### SET TASKS
1. According to the sign regulations, what is the maximum luminance allowed for illuminated signs, and where is it measured?
2. Name each common shape that the sign regulations list for calculating sign copy area square footage.
3. Retype the part of the sign regulations starting with "Illumination of signs by" and going on through "entering public streets.".

### ARTICLE

Pole signs that exceed five (5) feet in height.
(a)
Sign Location and Setbacks.
(1)
Freestanding signs shall be displayed on the premises to which the sign pertains along the public street abutting the property, but shall not be placed in a manner which obstructs vehicular or pedestrian visibility or traffic.
(2)
Signs shall not impede vision within the sight triangle.
(3)
No sign shall cover architectural detailing, windows, or building ornamentation.
(b)
Sign Lighting. Signs shall be lighted in accordance with the standards in Section 5.9, Exterior Lighting Standards, and the following:
(1)
Any external lighting used to illuminate signs shall be shielded so that the light source (light bulb) cannot be seen from abutting roads or properties.
(2)
Sign lighting shall not be designed or located to cause confusion with traffic lights.
(3)
Illumination of signs by floodlights or spotlights is permissible if none of the light emitted shines directly onto an adjoining property or into the eyes of the motorist using or entering public streets.
(4)
Illuminated signs shall have luminance no greater than three hundred (300) foot-candles as measured one (1) foot from the sign.
(5)
Illuminated signs shall not have lighting mechanisms that project more than 18 inches perpendicularly from any surface.
(6)
Illumination of signs shall be constant in intensity and color and shall not consist of flashing, animated, or changing lights.
(c)
Calculation of Sign Area.
(1)
Sign copy area square footage shall be calculated using standard geometry formulas for common shapes that include squares, rectangles, trapezoids, circles, and triangles. In the case of irregular shapes, the total sign area will be the area of the smallest common shape that encompasses the various components of the sign.
(2)
The supporting structure or bracing of a sign bearing no sign copy shall not be counted as a part of the sign copy area.
(3)
Signs with three (3) or more sign faces or with two (2) sign faces not computed as a single sign in accordance with subsection (d) below shall have a sign copy area that is the sum of all the sign faces.
(d)

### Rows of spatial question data
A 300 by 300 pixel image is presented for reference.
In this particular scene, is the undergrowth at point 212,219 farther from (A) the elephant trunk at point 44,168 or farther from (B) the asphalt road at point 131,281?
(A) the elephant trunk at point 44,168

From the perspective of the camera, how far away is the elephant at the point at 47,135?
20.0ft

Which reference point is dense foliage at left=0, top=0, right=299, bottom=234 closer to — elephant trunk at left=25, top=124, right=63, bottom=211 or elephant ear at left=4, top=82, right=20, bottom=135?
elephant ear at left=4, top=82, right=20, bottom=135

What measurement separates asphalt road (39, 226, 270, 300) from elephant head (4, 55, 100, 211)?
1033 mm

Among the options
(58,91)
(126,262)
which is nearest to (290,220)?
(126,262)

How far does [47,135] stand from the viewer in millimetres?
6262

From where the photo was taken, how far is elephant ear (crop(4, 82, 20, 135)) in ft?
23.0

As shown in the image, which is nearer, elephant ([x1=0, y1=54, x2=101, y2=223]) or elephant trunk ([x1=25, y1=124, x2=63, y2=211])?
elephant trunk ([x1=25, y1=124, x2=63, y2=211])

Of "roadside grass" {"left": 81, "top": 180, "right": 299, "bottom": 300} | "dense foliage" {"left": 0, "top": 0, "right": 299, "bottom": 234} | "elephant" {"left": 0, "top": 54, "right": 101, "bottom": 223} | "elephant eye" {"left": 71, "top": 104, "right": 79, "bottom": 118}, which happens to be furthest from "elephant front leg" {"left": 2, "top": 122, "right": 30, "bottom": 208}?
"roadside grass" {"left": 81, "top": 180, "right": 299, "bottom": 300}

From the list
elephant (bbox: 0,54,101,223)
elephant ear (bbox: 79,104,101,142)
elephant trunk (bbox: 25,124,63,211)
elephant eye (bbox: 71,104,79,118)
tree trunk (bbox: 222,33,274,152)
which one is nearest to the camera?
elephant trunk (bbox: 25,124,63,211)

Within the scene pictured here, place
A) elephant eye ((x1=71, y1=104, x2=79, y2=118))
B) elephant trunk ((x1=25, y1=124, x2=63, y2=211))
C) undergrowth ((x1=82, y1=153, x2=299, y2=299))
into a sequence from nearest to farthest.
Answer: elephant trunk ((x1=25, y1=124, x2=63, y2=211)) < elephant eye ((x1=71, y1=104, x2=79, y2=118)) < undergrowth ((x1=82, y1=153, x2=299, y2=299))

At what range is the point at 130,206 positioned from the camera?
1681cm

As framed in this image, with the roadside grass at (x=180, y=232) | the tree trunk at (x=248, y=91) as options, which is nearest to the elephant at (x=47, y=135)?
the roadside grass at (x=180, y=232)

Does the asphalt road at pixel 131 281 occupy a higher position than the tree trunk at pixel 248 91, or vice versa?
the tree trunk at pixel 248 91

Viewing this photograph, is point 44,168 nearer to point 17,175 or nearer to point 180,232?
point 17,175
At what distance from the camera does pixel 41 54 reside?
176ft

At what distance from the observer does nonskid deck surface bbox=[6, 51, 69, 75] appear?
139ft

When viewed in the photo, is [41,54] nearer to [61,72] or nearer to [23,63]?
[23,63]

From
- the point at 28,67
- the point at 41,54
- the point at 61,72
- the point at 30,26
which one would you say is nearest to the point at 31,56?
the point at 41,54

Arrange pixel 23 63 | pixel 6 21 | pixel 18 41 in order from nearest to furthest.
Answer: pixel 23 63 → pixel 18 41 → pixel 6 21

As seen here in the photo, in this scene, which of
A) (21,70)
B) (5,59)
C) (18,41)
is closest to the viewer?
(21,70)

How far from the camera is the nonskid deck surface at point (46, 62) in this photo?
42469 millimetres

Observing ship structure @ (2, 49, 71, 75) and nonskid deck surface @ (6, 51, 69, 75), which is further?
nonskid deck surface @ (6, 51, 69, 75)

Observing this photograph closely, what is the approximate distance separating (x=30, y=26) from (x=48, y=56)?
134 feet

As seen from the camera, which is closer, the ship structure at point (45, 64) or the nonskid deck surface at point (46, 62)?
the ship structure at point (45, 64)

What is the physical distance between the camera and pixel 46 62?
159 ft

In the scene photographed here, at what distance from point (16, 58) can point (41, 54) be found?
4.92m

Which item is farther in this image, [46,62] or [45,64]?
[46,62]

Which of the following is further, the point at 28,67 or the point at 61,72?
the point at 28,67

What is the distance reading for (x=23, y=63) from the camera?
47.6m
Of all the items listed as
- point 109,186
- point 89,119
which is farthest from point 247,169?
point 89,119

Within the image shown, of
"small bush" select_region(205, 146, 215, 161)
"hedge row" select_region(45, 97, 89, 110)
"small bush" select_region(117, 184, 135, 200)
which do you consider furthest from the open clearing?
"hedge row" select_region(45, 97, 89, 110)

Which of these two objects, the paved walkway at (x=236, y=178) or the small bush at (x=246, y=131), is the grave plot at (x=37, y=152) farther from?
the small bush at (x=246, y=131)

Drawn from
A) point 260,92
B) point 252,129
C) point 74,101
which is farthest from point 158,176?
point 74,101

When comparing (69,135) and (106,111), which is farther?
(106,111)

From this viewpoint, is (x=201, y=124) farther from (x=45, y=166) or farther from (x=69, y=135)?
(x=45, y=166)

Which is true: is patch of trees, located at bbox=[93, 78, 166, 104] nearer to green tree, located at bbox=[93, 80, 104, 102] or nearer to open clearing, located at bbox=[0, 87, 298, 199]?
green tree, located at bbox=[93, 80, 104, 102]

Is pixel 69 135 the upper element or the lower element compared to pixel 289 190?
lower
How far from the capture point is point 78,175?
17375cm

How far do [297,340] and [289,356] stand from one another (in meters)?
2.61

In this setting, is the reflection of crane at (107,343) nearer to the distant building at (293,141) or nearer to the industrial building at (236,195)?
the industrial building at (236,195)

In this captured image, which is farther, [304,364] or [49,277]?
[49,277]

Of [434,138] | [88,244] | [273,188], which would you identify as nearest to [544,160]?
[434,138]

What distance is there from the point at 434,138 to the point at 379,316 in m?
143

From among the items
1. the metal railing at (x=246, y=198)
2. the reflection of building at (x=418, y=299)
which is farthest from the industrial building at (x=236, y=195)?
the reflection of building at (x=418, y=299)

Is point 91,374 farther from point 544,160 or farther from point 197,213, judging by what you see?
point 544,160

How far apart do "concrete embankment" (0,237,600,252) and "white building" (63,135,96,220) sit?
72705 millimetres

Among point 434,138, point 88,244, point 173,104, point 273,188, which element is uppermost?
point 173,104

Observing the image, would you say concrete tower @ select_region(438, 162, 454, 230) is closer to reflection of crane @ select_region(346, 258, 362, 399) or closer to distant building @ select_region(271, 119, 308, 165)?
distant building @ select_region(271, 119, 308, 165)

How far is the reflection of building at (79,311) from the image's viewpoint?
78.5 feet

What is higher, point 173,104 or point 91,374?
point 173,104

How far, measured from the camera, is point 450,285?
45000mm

### OUTPUTS IN ORDER
1. No greater than three hundred (300) foot-candles, measured one (1) foot from the sign.

2. Squares, rectangles, trapezoids, circles, and triangles.

3.
Illumination of signs by floodlights or spotlights is permissible if none of the light emitted shines directly onto an adjoining property or into the eyes of the motorist using or entering public streets.